The bank posted an 8.2 billion pound ($13.64 billion) loss for 2013 due to restructuring costs and misconduct charges. RBS has lost a total of 46 billion pounds since it was bailed out during the financial crisis in 2008, equivalent to the amount of money taxpayers poured into it.
RBS, 81 percent owned by the government, is years away from moving into private ownership and needs to win over public and political opinion to smooth its path out of state control.
The government pushed out Ross McEwan's predecessor, Stephen Hester, last year partly because of his continuing commitment to the bank's large investment banking franchise.
Ross McEwan wants to simplify the bank, cutting its divisions from seven to three, reducing investment banking and shrinking its hundreds of committees.
He said the decision to focus the bank around three core areas - retail, commercial and corporate - and to concentrate 80 percent of the bank's assets in the UK, from 60 percent currently, was not politically motivated.
"This is our plan. We own it," he said.
RBS is planning to cut costs by 5.3 billion pounds, or 40 percent, over the next three to four years, with 3.1 billion of that coming from the sale of businesses such as its U.S. retail franchise Citizens and the rest from cutting overheads.
In the meantime, RBS warned that there would be "elevated" restructuring costs over the next two years to get the bank's customer service up to scratch and its costs down.
The bank also said there would be a lag before RBS reaped the benefit of a UK economic recovery.
Analysts said it would take some time for investors to see the benefit of the restructuring.
"We see the strategic plan as setting out a realistic pathway to more sustainable earnings and a lower cost of equity," Morgan Stanley analysts said in a note to clients.
RBS was the biggest faller among European banking stocks , down 6.5 percent in morning trade.

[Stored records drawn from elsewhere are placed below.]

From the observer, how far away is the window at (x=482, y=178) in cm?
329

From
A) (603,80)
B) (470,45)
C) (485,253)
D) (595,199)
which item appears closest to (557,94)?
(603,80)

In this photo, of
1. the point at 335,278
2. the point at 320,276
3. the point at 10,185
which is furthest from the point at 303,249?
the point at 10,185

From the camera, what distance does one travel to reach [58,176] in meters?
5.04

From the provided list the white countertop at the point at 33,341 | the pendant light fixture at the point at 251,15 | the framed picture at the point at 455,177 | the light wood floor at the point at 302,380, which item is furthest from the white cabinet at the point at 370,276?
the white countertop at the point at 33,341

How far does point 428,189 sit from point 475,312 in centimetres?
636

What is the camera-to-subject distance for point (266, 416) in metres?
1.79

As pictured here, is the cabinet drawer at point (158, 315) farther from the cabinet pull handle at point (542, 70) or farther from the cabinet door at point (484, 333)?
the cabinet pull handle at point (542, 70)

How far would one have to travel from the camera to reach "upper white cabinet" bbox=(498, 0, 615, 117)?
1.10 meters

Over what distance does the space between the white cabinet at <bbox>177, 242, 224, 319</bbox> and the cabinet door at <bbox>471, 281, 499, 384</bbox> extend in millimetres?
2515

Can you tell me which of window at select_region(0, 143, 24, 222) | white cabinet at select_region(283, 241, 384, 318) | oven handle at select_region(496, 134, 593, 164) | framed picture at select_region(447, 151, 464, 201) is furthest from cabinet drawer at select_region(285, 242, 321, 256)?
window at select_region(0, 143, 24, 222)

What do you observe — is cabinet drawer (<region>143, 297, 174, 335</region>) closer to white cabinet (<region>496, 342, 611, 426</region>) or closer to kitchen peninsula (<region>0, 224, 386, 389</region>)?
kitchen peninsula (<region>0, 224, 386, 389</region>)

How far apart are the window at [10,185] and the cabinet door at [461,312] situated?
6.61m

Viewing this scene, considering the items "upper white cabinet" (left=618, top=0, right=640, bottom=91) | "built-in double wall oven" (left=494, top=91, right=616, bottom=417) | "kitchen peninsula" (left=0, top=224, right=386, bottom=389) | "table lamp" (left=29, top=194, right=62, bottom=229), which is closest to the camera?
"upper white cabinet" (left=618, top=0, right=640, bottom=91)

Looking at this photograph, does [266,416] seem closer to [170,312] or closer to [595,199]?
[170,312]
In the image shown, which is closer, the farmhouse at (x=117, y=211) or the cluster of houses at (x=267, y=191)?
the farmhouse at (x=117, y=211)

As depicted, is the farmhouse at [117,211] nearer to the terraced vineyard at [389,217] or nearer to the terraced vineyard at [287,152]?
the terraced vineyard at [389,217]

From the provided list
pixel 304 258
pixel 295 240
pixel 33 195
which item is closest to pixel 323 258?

RBS's global ambitions nearly brought the bank to collapse during the financial crisis and it has made huge progress in slashing 1 trillion pounds off what was once the biggest balance sheet in the world.
But RBS has become, as one parliamentarian put it this week, "the unacceptable face of British banking". While taxpayers sit on a paper loss of around 14 billion pounds from their bailout of the bank, it has continued to pay bumper bonuses.
This year, RBS is paying out 576 million pounds in staff bonuses for 2013, down 15 percent on the year before.
"We need to be pragmatic. I need to pay these people fairly in the market place to do the job," Ross McEwan said.
Ross McEwan, a New Zealander who joined RBS from Commonwealth Bank of Australia, also wants to end RBS's practice of offering cheaper rates, known as "teasers" to new customers.
"I find it abhorrent that you would give a better rate to a new customer than you would to somebody who has been with you for 30 years." he said.
The bank, which employs 12,000 people in Scotland and has its headquarters in Gogarburn, to the west of Edinburgh, said that it was monitoring the debate about Scottish independence.
"This is a huge issue for Scotland and we are neutral and won't do anything to raise the temperature of that vote," Ross McEwan said.